Problem to work on. Rewrite the rows from the line with "At what measured" through the end of the rows, swapping "furthest" for "farthest" and leaving everything else as it is. Give back only those lines.

Working data.

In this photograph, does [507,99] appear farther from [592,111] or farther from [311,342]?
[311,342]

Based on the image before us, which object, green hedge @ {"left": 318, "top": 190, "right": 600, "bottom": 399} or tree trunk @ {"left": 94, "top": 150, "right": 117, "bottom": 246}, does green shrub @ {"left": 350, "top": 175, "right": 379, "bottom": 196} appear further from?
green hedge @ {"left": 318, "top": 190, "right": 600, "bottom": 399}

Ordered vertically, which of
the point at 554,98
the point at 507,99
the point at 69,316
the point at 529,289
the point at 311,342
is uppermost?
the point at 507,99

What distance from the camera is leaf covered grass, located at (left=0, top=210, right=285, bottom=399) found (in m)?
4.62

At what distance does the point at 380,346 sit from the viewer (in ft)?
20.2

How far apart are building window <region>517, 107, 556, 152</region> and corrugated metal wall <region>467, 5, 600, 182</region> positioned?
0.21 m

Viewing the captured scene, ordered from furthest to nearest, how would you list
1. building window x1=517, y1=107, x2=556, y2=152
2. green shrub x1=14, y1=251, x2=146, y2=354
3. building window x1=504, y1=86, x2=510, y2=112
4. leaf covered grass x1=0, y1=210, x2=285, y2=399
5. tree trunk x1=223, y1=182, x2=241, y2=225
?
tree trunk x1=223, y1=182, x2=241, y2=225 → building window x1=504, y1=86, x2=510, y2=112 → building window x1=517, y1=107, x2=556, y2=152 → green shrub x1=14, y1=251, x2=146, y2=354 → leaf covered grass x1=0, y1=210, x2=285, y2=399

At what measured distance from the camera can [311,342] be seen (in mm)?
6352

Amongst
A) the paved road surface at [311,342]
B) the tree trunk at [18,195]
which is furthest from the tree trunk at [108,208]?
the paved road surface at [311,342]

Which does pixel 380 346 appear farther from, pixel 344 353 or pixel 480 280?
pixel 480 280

Finished exercise.
At what measured distance from the camera can [311,342] be seen (in mm)?
6352

Amongst
A) the paved road surface at [311,342]
B) the tree trunk at [18,195]
which is farthest from the tree trunk at [108,208]?
the paved road surface at [311,342]

Which does pixel 380 346 appear farther from, pixel 344 353 or pixel 480 280?
pixel 480 280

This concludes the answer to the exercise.